His latest attempt is a letter, sent to all members of the House of Representatives and co-signed by eighty-nine other law professors (six from Harvard), calling for Congressional hearings to decide whether HUAC should be given its annual appropriation.
Countryman is chairman of the National Committee to Abolish HUAC, but the five letters and one petition he has written attacking HUAC in the past year were on his own initiative,. independent of his national committee, he said yesterday.
Speaks Out
"Whenever an appropriate occasion arises to speak out against HUAC, I do so," Countryman explained. "It's a war of attrition. When the battle started, there was one Congressman with us; now there are ninety."
His current letter charges the Committee with violating its own rules, the rules of the House, and the U.S. Constitution. It further contends that the 1948 Congressional resolution that authorized HUAC is a violation of the First Amendment.
For these reasons, the letter asks the Committee on House Administration -- which is meeting this week -- to hold hearings on the HUAC appropriation request. He considers the prospects for such hearings "unlikely," because there is no precedent for the investigation of one House Committee by another.

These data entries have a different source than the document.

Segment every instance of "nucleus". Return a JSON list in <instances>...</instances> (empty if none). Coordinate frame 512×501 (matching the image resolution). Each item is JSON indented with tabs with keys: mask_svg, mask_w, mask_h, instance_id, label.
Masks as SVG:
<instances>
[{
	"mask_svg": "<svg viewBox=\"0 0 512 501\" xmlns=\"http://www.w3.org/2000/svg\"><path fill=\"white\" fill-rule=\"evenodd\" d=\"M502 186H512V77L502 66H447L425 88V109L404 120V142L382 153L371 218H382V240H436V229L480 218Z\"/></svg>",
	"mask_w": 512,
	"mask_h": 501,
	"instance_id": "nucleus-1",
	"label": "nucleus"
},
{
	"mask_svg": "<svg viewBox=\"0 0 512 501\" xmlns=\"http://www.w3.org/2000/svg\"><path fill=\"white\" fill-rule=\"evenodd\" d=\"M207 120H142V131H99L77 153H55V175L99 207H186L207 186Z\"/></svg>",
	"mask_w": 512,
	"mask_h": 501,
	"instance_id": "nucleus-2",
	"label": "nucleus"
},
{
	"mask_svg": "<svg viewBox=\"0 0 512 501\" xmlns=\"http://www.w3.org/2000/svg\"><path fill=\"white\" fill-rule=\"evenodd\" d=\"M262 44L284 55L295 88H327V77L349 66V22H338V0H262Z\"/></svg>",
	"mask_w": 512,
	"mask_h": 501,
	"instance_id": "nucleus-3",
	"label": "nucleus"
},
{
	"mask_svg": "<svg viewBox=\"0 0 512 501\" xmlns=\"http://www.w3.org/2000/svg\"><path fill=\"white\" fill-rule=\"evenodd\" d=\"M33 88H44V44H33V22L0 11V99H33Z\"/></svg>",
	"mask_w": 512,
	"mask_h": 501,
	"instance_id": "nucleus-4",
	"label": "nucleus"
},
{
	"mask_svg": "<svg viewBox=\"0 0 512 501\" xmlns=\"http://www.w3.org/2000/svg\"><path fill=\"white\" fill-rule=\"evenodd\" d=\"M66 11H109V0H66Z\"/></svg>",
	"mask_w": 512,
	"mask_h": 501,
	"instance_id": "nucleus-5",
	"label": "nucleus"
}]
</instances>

In the fall, Countryman circulated throughout the University a petition calling for HUAC's abolition and sent copies to all 435 U.S. Representatives.
Stamler
The first letter in his "war" condemned the Committee's contempt proceedings against Arthur Stamler, a noted Chicago cardiologist. The United States Court of Appeals for the Seventh Circuit in Chicago has convened a three-judge district court to hear Stamler's constitutional arguments against HUAC.
Countryman has already received a reply to the latest letter. Rep. Samuel N. Friedel (D.-Md.), chairman of the Sub-Committee on Accounts of the House Administration Committee, reported that his committee cut $50,000 from HUAC's original $400,000 request. Friedel gave no indication, however, that the cut was motivated by Countryman's letter.